Attorney General Kamala Harris says new legislation in works to circumvent current federal crackdown
By Melissa Caskey / Special to The Malibu Times
In notices sent out earlier this month, federal law enforcement officials ordered Malibu’s two commercial marijuana dispensaries, PCH Collective and Malibu Collective, to cease operations within two weeks.
The federal government targeted dispensaries all over the Los Angeles area with asset forfeiture warning letters, according to a press release from the US Attorney General’s office in the Central District of California. Landlords who own any property housing commercial pot shops were threatened with lawsuits unless they complied with the letter’s demands within 14 days.
James Erickson, who runs Malibu Collective Caregivers, said last week the shop would be closed by the time The Malibu Times went to press. Erickson did not comment further.
The owners of PCH Collective declined comment for this story.
Proposition 215 — passed by California voters in 1996 — legalized the distribution of medical marijuana. In 2003, the state senate passed the Medical Marijuana Program Act, establishing a voluntary identification card system for medical marijuana patients. Despite the legality of medical marijuana in California, the U.S. Department of Justice has asserted that federal law trumps state law in cases of commercial marijuana operations.
“Federal law is supreme in this area, and federal law prohibits all activities related to marijuana,” said Thom Mrozek, a spokesman for the U.S. Attorney office in Los Angeles. “Our actions are being taken pursuant to federal law.”
The recent crackdown actually dates back to Oct. 2011, when the U.S. Attorney’s office began issuing asset forfeiture letters across the seven counties in California’s central district. Federal officials asserted that they were only enforcing the law, after dispensaries in California had proliferated in defiance of bans and zoning laws in local municipalities.
-------
Assignment:
Continue the news article on the federal crackdown on Malibu's marijuana dispensaries, picking up after its last paragraph.

Stored records
-------
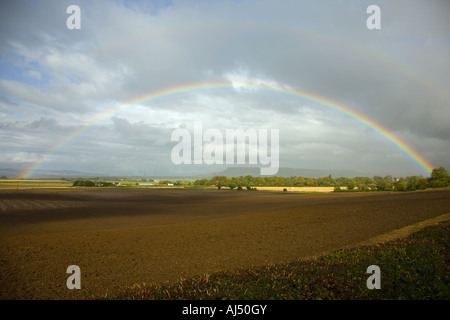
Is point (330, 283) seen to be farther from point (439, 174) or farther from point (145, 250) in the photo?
point (439, 174)

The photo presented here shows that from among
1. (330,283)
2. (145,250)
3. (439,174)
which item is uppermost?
(439,174)

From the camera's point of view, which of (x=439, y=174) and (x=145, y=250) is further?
(x=439, y=174)

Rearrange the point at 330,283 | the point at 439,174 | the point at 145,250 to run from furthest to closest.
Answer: the point at 439,174
the point at 145,250
the point at 330,283

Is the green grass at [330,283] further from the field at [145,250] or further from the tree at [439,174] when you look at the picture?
the tree at [439,174]

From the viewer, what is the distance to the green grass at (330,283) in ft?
21.1

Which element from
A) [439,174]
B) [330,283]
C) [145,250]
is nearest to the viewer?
[330,283]

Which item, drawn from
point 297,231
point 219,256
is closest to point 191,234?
point 219,256

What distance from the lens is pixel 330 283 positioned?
23.4 ft

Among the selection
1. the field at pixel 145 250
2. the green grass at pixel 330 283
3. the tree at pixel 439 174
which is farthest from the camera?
the tree at pixel 439 174

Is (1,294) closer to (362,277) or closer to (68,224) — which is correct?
(362,277)

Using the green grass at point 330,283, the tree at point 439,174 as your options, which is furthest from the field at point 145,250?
the tree at point 439,174

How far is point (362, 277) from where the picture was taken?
24.1ft

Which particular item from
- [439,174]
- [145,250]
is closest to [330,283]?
[145,250]
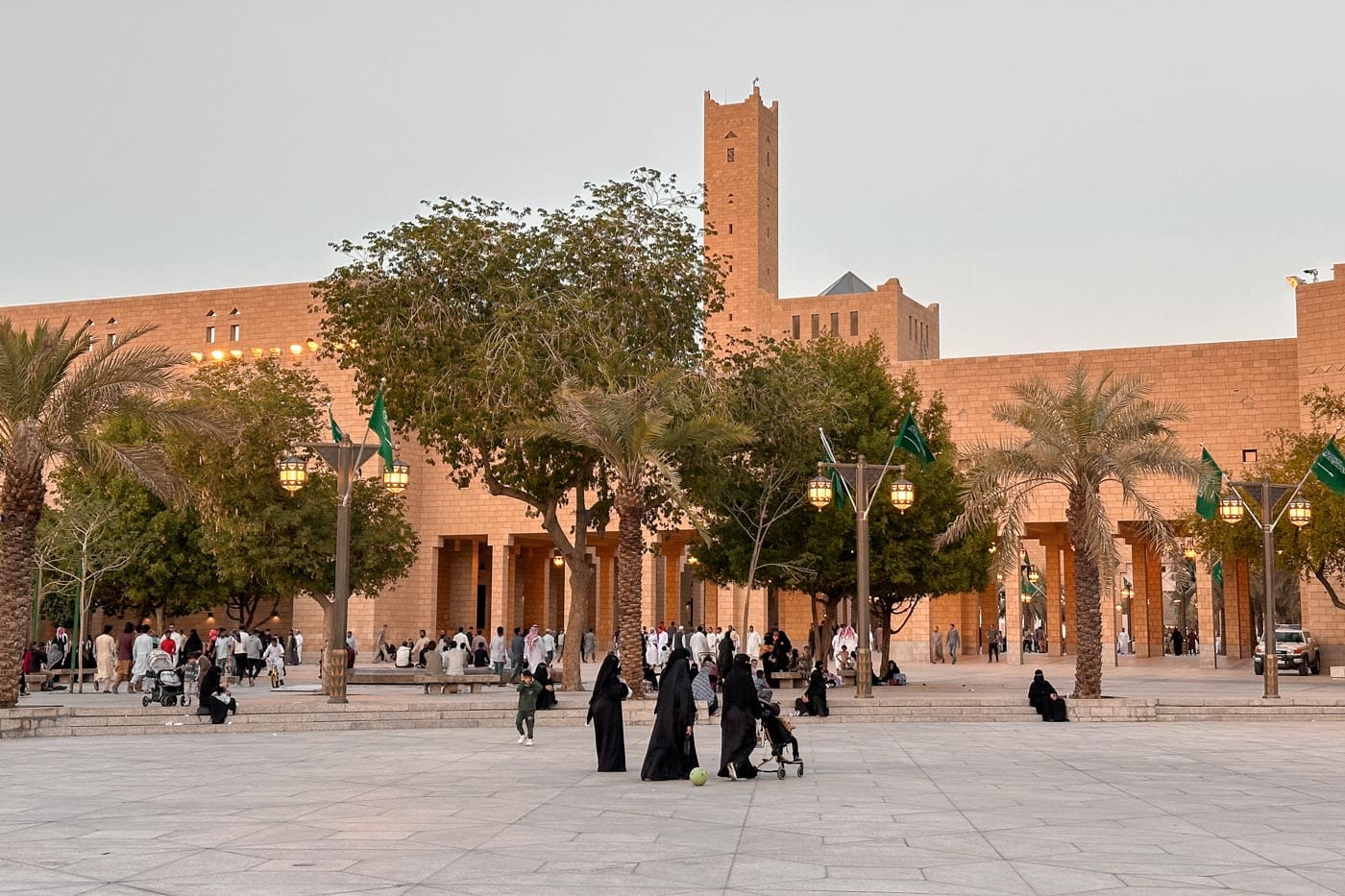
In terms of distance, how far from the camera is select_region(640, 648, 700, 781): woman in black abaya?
-------
Response to this exercise:
But the timing of the crackdown baffled many observers, who noted that the use of medical marijuana now enjoys broad support, according to national polls.
“From a political perspective, it’s hard to see how this serves Obama’s interest,” Ethan Nadelmann, executive director of the Drug Policy Alliance, told the Los Angeles Times. “It feels like it’s being driven by law enforcement and anti-drug folks.”
Medical marijuana advocates in California slammed the intensified enforcement measures and suggested it could hinder access to the drug for people who need it.
“The concern here is that the intimidation factor will directly impact safe and affordable access for patients,” state senator Mark Leno (D-San Francisco) told the Los Angeles Times.
The latest round of letters and threats of lawsuits brings the number of targeted local marijuana dispensaries to 220.
Lynda Gledhill, a press secretary for California State Attorney General Kamala Harris, said the state government is not working with federal authorities on the commercial shutdowns.
The acceleration of the crackdown by a federal government led by President Barack Obama has created a delicate situation for California Attorney General Kamala Harris. Harris has been friends with Obama dating to before his time as a U.S. Senator, and served as co-chair in California during his 2008 presidential campaign.
Speaking last week at the Rosenthal Wine Tasting room on Pacific Coast Highway, Harris gave a nuanced answer when questioned by The Malibu Times about the issue.
“I am absolutely in support of medical marijuana,” Harris said. “I’ve personally known people who have been sick and have been helped by it.”
But, she added that she could see the point of the federal government, which has argued that many dispensaries are violating California law by operating as for-profit businesses.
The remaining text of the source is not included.